Because the officers' investigation of the traffic infraction and the fleeing driver concluded with the driver's arrest, we next find there was no basis for the arresting officer to stop T.T.N. In order to justify an investigatory stop, a police officer must have a reasonable, articulable suspicion that a person has committed, is committing, or is about to commit a crime. Keeling v. State, 929 So. 2d 1169, 1171 (Fla. 2d DCA 2006); see also § 901.151, Fla. Stat. (2005). There was no reasonable indication that T.T.N. was involved or about to be involved in a crime at the time the St. Petersburg police officers arrived at the Gulfport address, and T.T.N.'s attempt to run away from the arresting officer was not sufficient to justify an investigatory stop. See Grant v. State, 596 So. 2d 98, 99 (Fla. 2d DCA 1992).

The trial court concluded that even if the stop was unlawful, the tube of cocaine was admissible because T.T.N. voluntarily abandoned it. We disagree because the trial court's finding of fact that the tube was voluntarily abandoned is not supported by competent, substantial evidence adduced at the suppression hearing and at trial. At the suppression hearing the arresting officer testified that when he followed T.T.N. to the side of the house, he found T.T.N. hiding behind a bush. At trial he testified that when he found T.T.N., he "asked [T.T.N.] to show me his hands." Then T.T.N. "moved a little bit, and then the narcotics ... came off of his body as he moved."[7] Therefore, the arresting officer's testimony supports a finding that T.T.N. submitted to the officer's authority after he was ordered to show his hands, and at that time the tube containing cocaine fell from T.T.N.'s body. See Grant, 596 So.2d at 100 ("A person is seized when he comes under the officer's control either by physical force or by submission to the assertion of authority."). Because the officer had no reasonable suspicion to justify a stop, and the tube was abandoned after T.T.N. submitted to the officer's authority, we conclude that the nexus between the illegal stop and the abandonment warrants suppression of the evidence. See State v. Anderson, 591 So. 2d 611, 613 (Fla.1992). Accordingly, we reverse T.T.N.'s adjudication and sentence.

Reversed.

CASANUEVA, C.J., and KELLY, J., Concur.

NOTES

[1] The officer acknowledged at the hearing that Gulfport is located outside the jurisdiction of the St. Petersburg Police Department.

[2] T.T.N. was identified by another officer as one of the passengers of the vehicle involved in the traffic stop.

[3] The officer recognized the dropped tube as "a common method for transporting or concealing crack cocaine."

[4] At this point in the trial, T.T.N.'s counsel renewed his objection based on the motion to suppress. The trial court overruled the objection and admitted the tube into evidence.

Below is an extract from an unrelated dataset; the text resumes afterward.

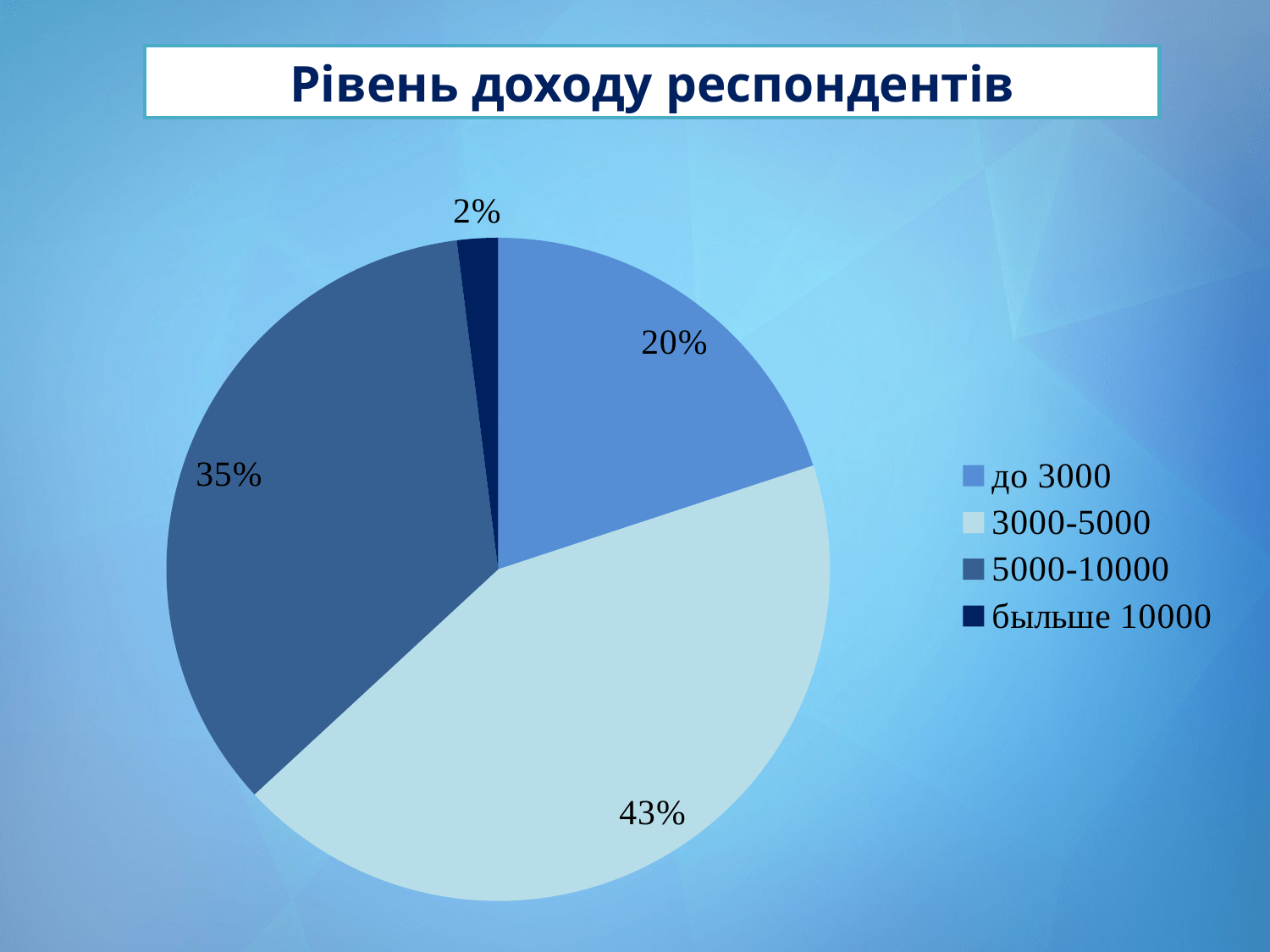
What is the combined share of the до 3000 and 3000-5000 categories? 63% Which income category has the smallest share of respondents? быльше 10000 Which category has a larger share: до 3000 or 5000-10000? 5000-10000 Which income category has the largest share of respondents? 3000-5000 What share of respondents have an income of 5000-10000? 35% What is the title of the chart? Рівень доходу респондентів What is the difference in percentage points between the 3000-5000 and 5000-10000 categories? 8 What kind of chart is shown on the slide? pie chart How many income categories are shown in the pie chart? 4 What share of respondents have an income of быльше 10000? 2% What share of respondents have an income of до 3000? 20% What share of respondents have an income of 3000-5000? 43%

[5] In fact, at the suppression hearing, the State argued, "[T]here's no question in this case, yes, the officer was outside his jurisdiction and his actions made [sic] have been illegal in telling [T.T.N.] to stop."

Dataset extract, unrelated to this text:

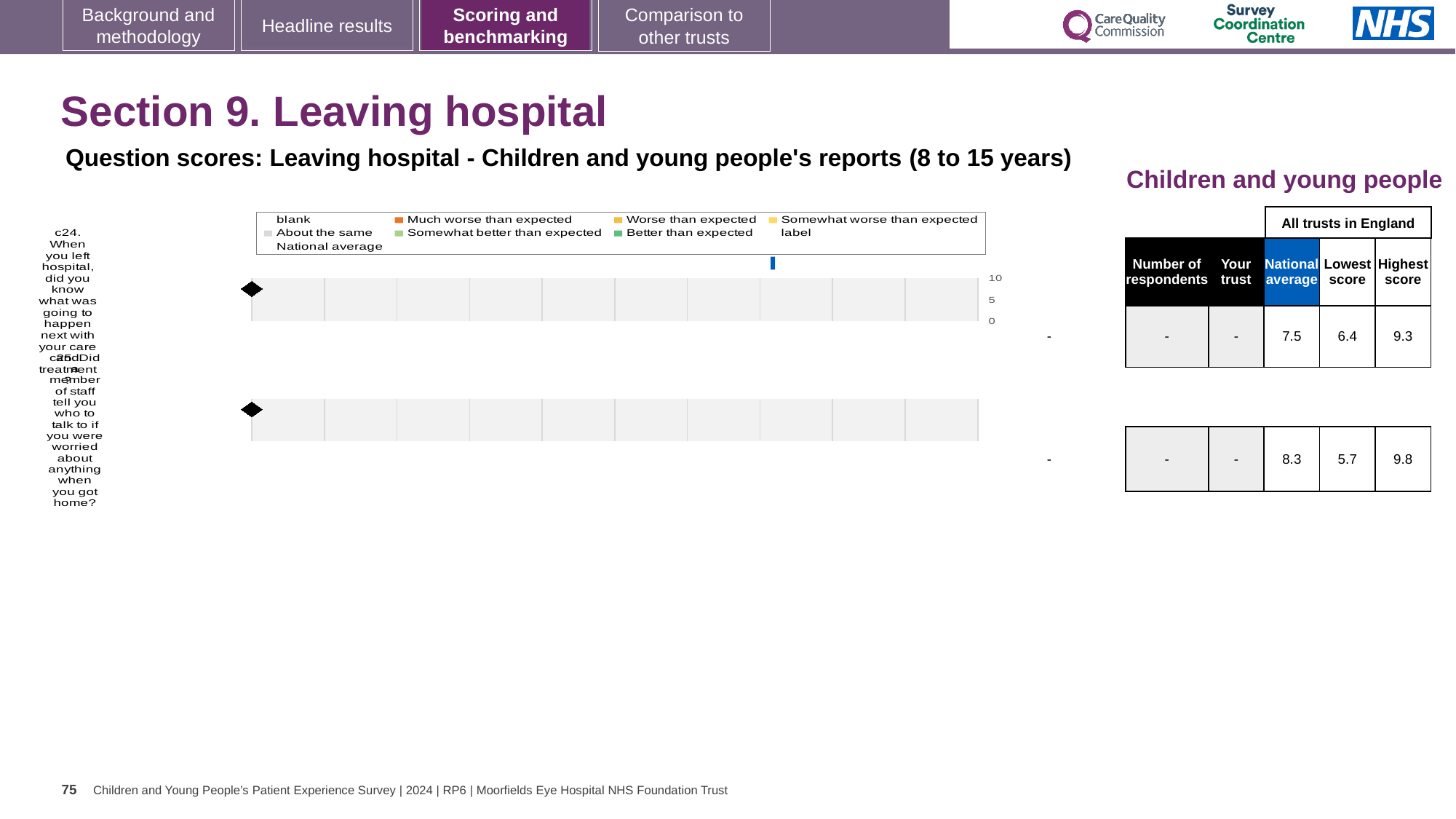
How many question rows (categories) does the chart show? 2 What is the highest value shown on the chart's axis? 10 Which question has the higher national average in the table, c24 or c25? c25 In the table beside the chart, what is the highest score for question c25? 9.8 How many entries does the chart's legend list? 9 What kind of chart is used for the question scores on this slide? bar chart Which legend entry is shown with an orange marker? Much worse than expected What value is shown for 'Your trust' for question c24 in the table? - In the table beside the chart, what is the national average for question c25 (did a member of staff tell you who to talk to if you were worried when you got home)? 8.3 What is the difference between the highest score and the lowest score for question c24 in the table? 2.9 In the table beside the chart, what is the lowest score for question c24? 6.4 In the table beside the chart, what is the national average for question c24 (did you know what was going to happen next with your care and treatment)? 7.5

[6] The officer testified at the suppression hearing that the police did not know whether the vehicle was stolen. But we do not find this bare hypothesis to be sufficient to justify an ongoing investigation outside the officers' jurisdiction because the vehicle was never reported stolen and was located at the address to which it was registered.

[7] We note that these additional facts from the trial supplement the deputy's testimony at the suppression hearing and do not support the trial court's conclusion that the tube was voluntarily abandoned.